With the recent COVID19 scare involving Donald Trump, a lot of political commentary has centred around what would happen if he lost his mental capacity.

Whilst that situation is covered by the United States Constitution, what about you?

Who handles your affairs if you no longer have the capacity to do so?

Well, it depends…..

The affairs of an incapacitated person broadly fall into two categories:-

  1. Financial matters (e.g. your financial and property affairs including paying expenses, making investments, selling property or carrying on a business); and
  2. Personal & health matters (e.g. where you live, medical decisions, treatment options including the withholding or withdrawing of life-sustaining measures).

Financial

If you have not formally appointed a person to manage your financial affairs (through an Enduring Power of Attorney) there can be quite a lot of uncertainty about who will look after your interests and manage your affairs if you can’t.

Many people are surprised to learn that it is not automatically your spouse or “next of kin” that has the authority to handle your financial affairs if they are incapacitated.

Indeed, there can often be a lot of angst and uncertainty caused by family members “fighting for control” of the financial affairs of an incapacitated loved one.

Who decides?

The Queensland Civil and Administrative Tribunal has the authority to appoint one or more persons to act as the Administrator for an incapacitated adult.

The Tribunal takes into account a number of considerations in determining whether or not a person is appropriate for that role.

Personal & Health Matters

Similarly, if an adult becomes incapacitated and they have not formally appointed (through an Enduring Power of Attorney) anyone to handle their personal & health affairs, there can be uncertainty as to who will perform this role.

Often clients are surprised to learn that there is a “ranking” as to persons who may be the “statutory health attorney” for an incapacitated adult.
§ §
> _TASKS AND EXERCISES_:
1/ According to the article on incapacity, which body has the authority to appoint an Administrator for an incapacitated adult?
2/ List the activities that the article on incapacity gives as included in a person's financial and property affairs.
3/ Extend the article on incapacity, starting after its final sentence.

> _EXTRACTED MATERIAL_:
§ §
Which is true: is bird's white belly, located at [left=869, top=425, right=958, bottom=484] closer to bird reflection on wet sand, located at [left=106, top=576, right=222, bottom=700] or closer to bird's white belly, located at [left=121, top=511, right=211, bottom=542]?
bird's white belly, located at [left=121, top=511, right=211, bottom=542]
§ §
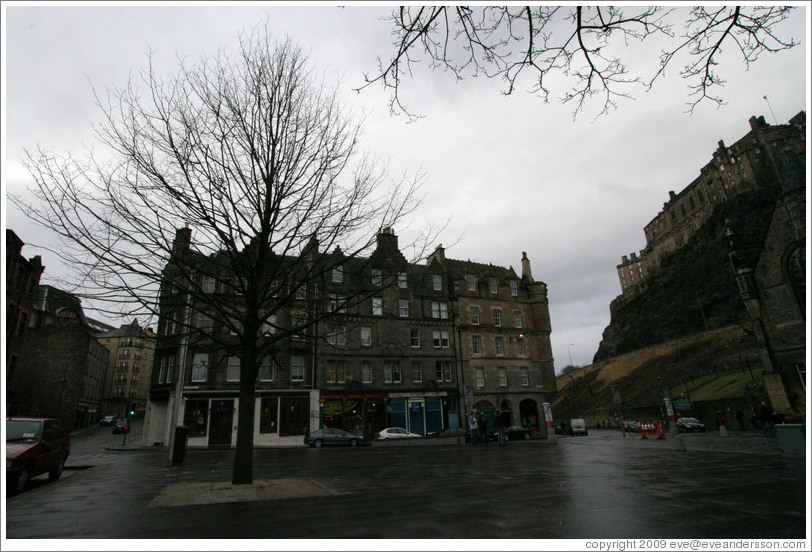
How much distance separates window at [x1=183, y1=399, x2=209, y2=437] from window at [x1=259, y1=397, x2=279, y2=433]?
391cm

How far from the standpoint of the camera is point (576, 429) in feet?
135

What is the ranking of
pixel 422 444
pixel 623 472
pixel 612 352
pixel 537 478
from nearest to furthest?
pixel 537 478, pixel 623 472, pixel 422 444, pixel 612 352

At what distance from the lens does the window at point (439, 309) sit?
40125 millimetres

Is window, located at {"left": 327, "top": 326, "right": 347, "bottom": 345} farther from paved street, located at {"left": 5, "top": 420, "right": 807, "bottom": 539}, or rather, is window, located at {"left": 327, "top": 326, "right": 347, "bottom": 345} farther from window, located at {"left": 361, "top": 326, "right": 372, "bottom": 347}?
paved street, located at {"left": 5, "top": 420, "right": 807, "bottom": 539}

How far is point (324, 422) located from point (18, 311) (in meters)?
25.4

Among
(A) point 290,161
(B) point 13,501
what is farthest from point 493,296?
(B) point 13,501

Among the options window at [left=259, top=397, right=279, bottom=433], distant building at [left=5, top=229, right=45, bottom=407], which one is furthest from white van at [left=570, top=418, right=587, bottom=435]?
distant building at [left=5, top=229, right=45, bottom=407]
§ §
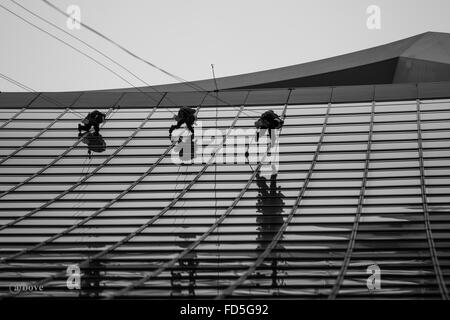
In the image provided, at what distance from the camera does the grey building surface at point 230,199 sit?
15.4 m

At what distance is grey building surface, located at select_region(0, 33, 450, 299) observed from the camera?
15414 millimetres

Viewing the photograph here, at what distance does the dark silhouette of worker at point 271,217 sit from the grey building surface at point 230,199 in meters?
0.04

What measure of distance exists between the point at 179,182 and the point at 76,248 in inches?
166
§ §
> _EXPECTED RESULTS_:
1/ The Queensland Civil and Administrative Tribunal.

2/ Paying expenses, making investments, selling property, and carrying on a business.

3/
Unlike financial matters, a spouse of an incapacitated person is the statutory health attorney, but what if there is no spouse?

Surprisingly, where there is no spouse, other family members are not necessarily next in line to be the statutory health attorney for an incapacitated adult.

It could well be a person who is not a family member but “has the care of the adult”.

Again, the Tribunal can appoint a person (as a Guardian) with the Tribunal again considering a number of criteria to determine whether a person is appropriate for the role.

It is not uncommon for family members to be in conflict about who should perform what role and who should be in charge of financial matters or personal & health matters.

Family feuding can result in the Tribunal appointing independent Government bodies to act in the role of Administrator (the Public Trustee of Queensland) and Guardian (the Public Guardian).

Family members are often in disbelief that the affairs of a loved one are being managed by Government bodies and not family members – something the incapacitated person would never have contemplated nor wanted.

All of the uncertainties of the above (all too common) scenarios can be easily avoided by the preparation of a carefully prepared Enduring Power of Attorney.

A loss of capacity can happen at any time in a person’s life.

It is important to take proper advice and have your affairs in order.